May 12th 3:55 PM
The Liquid I.V. team takes off from LAX. For 16 hours, we chase the sun to the Doha International Airport in Qatar. Our seats are inside sleek rectangular pods that lay flat with the touch of a button. We are offered every luxury: gourmet meals, hundreds of movies and TV shows on a high-definition screen, and a nighttime turn-down service for our seat beds.
We land, and the sun shuffles off ahead of us, leaving Qatar in darkness. We are lucky to have landed at night—it is Ramadan, and public dining is forbidden during the day. We eat our fill in the spacious, luxurious business class lounge at the Doha airport for a 6-hour layover before our flight to Kathmandu.
May 14th 7:45 AM
We land at Tribhuvan International Airport in Kathmandu, Nepal. The contrast between Kathmandu and Doha is extreme. Here, the air is dusty and the unassuming brick building looks old and neglected. Giant foam letters welcome us to Nepal outside the entrance. Behind them sits a statue of a god with wings—a good omen for travelers and a symbol of the spiritual energy of the country. The importance of what we are doing here begins to sink in.
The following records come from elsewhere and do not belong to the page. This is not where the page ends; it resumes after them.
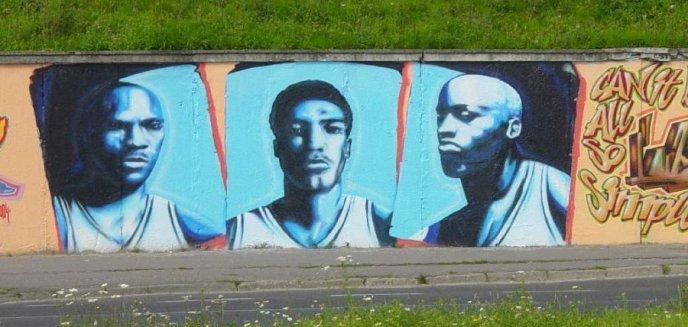 Artykuł: Graffiti sztuka, czy ''nielegal''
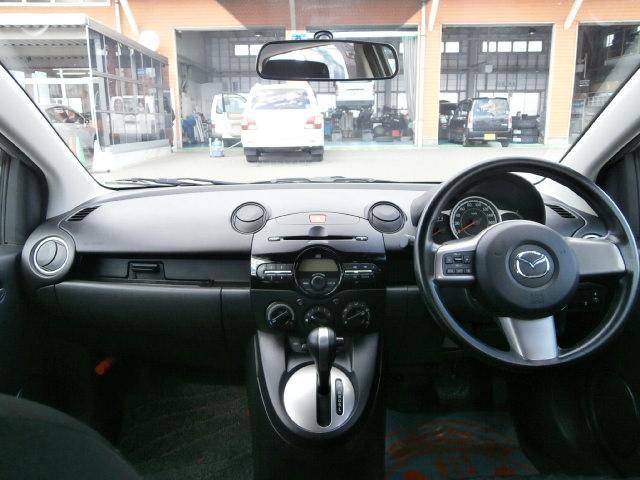 マツダ デミオ 13C 4WD キーレス ワンオーナー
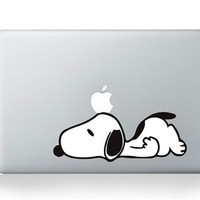 Lazy Snoopy mac decal mac book mac book pro mac book air Ipad mac sticker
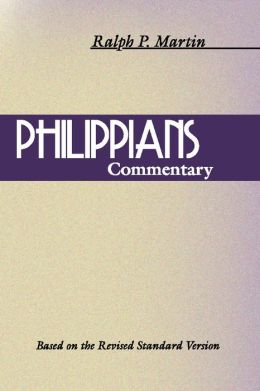 Philippians: Based on the Revised Standard Version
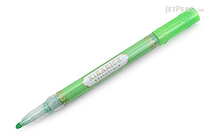 Zebra Kirarich Glitter Highlighter - Green - ZEBRA WKS18-G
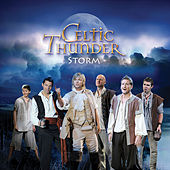 Storm de Celtic Thunder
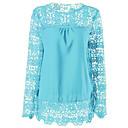 baratos Fantasias do Mundo Antigo-blusa feminina - decote redondo em cor sólida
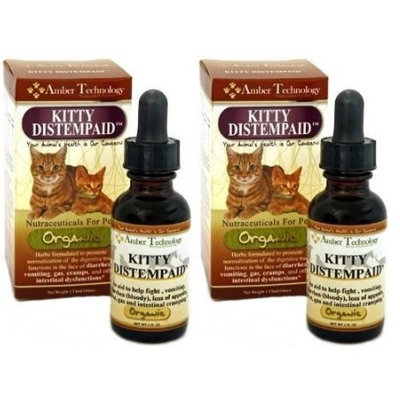 Amber Technology Kitty Distempaid - All-Natural Organic Supplement for Feline Distemper (1oz) .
We meet with Daniel Hovey, our Direct Relief liaison, who drops us off at our hotel in the center of historic Kathmandu. Along the way, we witness the chaos of the Kathmandu streets. We see intersections with no traffic lights, constant honking, exposed electrical wires, little boys peddling cotton candy, and cows stopping traffic. Hundreds of cars and motorbikes vie for the street alongside us, all barely avoiding what seem like inevitable traffic accidents. The city itself seems to be hanging by a thread, but even in the chaos, people treat one another with respect.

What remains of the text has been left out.